### [Written task]
In the data that follows, find the line containing "What is farthest"; then quote that line and every line after it, exactly, through the last one.

### [Dataset extract]
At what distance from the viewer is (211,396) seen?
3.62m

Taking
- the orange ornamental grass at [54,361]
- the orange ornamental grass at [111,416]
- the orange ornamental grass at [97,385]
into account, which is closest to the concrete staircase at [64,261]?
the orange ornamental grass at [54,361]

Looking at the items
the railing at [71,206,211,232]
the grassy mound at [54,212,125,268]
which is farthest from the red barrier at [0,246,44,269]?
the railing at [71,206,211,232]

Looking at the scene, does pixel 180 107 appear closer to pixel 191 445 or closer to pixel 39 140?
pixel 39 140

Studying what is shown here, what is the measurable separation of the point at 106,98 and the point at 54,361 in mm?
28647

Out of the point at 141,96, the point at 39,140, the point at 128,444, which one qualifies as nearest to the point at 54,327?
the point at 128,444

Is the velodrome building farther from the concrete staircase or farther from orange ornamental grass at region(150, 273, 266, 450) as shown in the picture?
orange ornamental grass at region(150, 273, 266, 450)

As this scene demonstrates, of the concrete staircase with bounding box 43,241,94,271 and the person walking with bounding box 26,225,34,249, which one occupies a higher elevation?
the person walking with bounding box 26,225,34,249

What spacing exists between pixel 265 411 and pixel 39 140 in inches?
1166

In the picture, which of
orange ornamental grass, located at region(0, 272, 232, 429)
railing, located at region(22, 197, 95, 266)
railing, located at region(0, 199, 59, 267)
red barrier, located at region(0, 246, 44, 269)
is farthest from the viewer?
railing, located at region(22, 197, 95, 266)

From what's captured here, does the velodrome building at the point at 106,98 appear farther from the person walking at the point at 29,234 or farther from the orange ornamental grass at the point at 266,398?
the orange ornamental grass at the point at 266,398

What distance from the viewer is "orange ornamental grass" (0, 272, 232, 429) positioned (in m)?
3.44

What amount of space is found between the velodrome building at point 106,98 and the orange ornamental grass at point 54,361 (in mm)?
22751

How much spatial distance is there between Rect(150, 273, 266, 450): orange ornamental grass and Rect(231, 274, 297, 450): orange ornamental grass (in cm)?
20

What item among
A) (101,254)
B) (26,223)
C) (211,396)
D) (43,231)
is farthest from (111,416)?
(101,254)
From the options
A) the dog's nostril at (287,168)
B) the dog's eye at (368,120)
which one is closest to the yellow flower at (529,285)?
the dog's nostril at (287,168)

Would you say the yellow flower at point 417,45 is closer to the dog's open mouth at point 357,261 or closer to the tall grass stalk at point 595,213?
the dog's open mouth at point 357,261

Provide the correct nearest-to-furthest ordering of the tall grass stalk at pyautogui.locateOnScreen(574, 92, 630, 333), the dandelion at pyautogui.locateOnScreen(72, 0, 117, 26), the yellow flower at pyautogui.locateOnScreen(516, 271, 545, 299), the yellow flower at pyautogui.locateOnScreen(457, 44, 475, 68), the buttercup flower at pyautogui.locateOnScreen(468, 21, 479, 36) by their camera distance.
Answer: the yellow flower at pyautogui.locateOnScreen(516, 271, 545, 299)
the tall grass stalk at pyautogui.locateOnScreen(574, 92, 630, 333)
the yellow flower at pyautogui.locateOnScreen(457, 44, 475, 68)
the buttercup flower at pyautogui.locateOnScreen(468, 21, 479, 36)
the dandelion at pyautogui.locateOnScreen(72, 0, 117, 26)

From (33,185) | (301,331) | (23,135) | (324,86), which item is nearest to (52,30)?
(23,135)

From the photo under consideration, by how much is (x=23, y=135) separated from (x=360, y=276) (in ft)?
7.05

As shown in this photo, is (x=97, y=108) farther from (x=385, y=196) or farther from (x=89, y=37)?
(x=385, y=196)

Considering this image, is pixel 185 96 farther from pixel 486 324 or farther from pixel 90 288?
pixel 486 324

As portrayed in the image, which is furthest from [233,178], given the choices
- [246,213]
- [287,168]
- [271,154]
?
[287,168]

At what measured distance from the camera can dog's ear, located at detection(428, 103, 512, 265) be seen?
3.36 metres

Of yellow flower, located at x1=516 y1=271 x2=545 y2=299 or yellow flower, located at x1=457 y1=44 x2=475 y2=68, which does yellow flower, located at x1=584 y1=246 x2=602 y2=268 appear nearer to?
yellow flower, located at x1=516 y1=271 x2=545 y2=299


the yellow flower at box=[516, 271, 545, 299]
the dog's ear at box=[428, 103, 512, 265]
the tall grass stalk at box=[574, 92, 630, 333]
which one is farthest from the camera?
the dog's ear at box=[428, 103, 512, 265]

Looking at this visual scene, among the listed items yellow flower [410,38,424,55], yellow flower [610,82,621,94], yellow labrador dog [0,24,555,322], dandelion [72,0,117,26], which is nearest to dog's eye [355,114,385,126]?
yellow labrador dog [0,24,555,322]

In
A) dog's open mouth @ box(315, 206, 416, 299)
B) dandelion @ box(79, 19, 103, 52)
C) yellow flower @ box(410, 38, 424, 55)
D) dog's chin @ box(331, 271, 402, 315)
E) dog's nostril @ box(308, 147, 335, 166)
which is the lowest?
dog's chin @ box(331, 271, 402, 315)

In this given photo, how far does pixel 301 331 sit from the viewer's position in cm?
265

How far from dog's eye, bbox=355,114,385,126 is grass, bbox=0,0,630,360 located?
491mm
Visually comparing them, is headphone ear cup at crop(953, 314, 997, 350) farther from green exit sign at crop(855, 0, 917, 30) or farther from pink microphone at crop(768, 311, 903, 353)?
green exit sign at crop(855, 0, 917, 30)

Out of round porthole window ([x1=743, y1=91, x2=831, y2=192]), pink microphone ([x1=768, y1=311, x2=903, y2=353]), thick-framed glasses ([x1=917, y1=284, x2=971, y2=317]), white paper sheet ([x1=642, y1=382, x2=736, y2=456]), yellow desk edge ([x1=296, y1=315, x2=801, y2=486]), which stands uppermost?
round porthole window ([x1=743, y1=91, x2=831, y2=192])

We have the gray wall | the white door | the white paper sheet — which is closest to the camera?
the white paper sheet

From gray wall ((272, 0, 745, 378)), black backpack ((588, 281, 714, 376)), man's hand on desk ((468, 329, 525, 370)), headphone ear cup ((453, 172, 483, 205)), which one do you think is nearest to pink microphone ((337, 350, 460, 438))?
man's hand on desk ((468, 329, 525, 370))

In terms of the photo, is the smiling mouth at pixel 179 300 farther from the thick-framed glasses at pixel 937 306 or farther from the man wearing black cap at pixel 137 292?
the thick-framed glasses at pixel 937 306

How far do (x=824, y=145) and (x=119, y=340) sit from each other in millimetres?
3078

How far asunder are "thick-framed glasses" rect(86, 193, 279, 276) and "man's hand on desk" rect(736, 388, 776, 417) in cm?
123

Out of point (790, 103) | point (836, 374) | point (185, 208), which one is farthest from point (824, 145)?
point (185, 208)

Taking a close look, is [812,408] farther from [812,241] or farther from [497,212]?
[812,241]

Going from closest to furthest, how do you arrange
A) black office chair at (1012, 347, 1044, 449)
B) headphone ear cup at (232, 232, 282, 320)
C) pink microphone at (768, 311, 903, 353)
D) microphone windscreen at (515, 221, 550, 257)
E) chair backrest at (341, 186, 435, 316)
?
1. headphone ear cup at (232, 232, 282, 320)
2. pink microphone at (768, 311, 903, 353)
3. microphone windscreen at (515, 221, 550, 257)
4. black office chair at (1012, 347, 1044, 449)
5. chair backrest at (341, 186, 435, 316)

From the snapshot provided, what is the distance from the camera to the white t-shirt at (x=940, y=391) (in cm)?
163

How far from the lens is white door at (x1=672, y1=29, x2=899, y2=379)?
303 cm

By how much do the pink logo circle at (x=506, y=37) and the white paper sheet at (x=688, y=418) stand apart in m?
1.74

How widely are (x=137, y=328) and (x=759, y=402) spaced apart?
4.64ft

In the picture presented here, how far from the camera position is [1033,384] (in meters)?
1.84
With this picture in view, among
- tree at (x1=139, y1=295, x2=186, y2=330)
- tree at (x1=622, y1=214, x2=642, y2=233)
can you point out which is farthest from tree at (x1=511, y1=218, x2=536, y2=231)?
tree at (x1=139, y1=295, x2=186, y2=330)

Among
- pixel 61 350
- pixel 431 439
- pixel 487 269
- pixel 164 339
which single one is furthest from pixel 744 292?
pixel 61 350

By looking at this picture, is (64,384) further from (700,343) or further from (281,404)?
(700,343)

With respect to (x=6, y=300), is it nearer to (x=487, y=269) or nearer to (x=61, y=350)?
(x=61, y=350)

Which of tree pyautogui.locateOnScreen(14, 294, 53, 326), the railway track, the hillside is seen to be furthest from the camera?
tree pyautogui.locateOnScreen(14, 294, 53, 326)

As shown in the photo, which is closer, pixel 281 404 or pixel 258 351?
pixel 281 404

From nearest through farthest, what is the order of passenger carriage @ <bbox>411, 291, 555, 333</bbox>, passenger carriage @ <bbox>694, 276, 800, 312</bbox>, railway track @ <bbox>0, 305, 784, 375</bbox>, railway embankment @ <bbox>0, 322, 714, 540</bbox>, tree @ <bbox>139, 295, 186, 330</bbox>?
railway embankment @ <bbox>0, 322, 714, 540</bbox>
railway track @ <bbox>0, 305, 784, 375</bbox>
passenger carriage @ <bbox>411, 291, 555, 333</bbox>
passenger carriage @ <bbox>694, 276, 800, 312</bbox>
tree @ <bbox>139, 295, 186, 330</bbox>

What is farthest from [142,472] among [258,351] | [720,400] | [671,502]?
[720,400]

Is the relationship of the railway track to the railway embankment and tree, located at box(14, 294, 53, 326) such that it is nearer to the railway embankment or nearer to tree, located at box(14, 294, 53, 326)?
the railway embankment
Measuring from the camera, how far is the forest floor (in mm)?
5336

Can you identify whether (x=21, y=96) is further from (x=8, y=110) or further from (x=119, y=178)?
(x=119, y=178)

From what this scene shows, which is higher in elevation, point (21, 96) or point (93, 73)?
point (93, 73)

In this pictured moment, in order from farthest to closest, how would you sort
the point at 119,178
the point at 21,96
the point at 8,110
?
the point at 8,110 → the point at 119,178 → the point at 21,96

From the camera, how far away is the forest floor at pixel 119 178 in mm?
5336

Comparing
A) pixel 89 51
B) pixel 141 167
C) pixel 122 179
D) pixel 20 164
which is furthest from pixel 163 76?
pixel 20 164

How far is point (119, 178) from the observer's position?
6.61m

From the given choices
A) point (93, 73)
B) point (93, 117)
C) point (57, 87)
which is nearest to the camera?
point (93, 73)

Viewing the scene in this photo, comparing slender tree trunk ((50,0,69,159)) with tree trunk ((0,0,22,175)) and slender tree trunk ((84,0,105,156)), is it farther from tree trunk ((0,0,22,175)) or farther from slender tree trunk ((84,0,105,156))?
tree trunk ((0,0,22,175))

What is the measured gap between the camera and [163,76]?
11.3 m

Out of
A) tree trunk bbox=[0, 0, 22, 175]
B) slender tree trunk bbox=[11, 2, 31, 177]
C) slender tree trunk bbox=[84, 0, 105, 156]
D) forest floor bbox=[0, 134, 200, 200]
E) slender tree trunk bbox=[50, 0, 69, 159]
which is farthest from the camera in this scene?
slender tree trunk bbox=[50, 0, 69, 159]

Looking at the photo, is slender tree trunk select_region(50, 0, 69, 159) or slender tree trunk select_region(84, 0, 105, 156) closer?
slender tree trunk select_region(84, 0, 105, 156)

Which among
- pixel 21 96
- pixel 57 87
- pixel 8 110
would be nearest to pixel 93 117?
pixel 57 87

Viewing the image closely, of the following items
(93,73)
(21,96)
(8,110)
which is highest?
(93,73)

### [Written response]
What is farthest from [142,472] among [258,351] | [720,400] | [671,502]?
[720,400]

Is the relationship of the railway track to the railway embankment and tree, located at box(14, 294, 53, 326) such that it is nearer to the railway embankment or nearer to tree, located at box(14, 294, 53, 326)?
the railway embankment
Measuring from the camera, how far is the forest floor (in mm)?
5336

Can you identify whether (x=21, y=96) is further from (x=8, y=110) or further from (x=119, y=178)?
(x=119, y=178)

From what this scene shows, which is higher in elevation, point (21, 96) or point (93, 73)?
point (93, 73)

In this pictured moment, in order from farthest to closest, how would you sort
the point at 119,178
the point at 21,96
the point at 8,110
?
the point at 8,110 → the point at 119,178 → the point at 21,96

From the camera, how far away is the forest floor at pixel 119 178 in mm?
5336

Comparing
A) pixel 89 51
B) pixel 141 167
C) pixel 122 179
D) pixel 20 164
which is furthest from pixel 163 76?
pixel 20 164

How far is point (119, 178) from the observer's position?
6.61m

From the given choices
A) point (93, 73)
B) point (93, 117)
C) point (57, 87)
which is nearest to the camera?
point (93, 73)

Viewing the scene in this photo, comparing slender tree trunk ((50,0,69,159)) with tree trunk ((0,0,22,175)) and slender tree trunk ((84,0,105,156)), is it farther from tree trunk ((0,0,22,175)) or farther from slender tree trunk ((84,0,105,156))?
tree trunk ((0,0,22,175))

What is the measured gap between the camera and [163,76]?
11.3 m

Out of
A) tree trunk bbox=[0, 0, 22, 175]
B) slender tree trunk bbox=[11, 2, 31, 177]
C) slender tree trunk bbox=[84, 0, 105, 156]
D) forest floor bbox=[0, 134, 200, 200]
E) slender tree trunk bbox=[50, 0, 69, 159]
which is farthest from the camera in this scene?
slender tree trunk bbox=[50, 0, 69, 159]

Looking at the photo, is slender tree trunk select_region(50, 0, 69, 159) or slender tree trunk select_region(84, 0, 105, 156) closer?
slender tree trunk select_region(84, 0, 105, 156)

Which among
- pixel 21 96
- pixel 57 87
- pixel 8 110
would be nearest to pixel 93 117?
pixel 57 87

Viewing the image closely, of the following items
(93,73)
(21,96)
(8,110)
which is highest?
(93,73)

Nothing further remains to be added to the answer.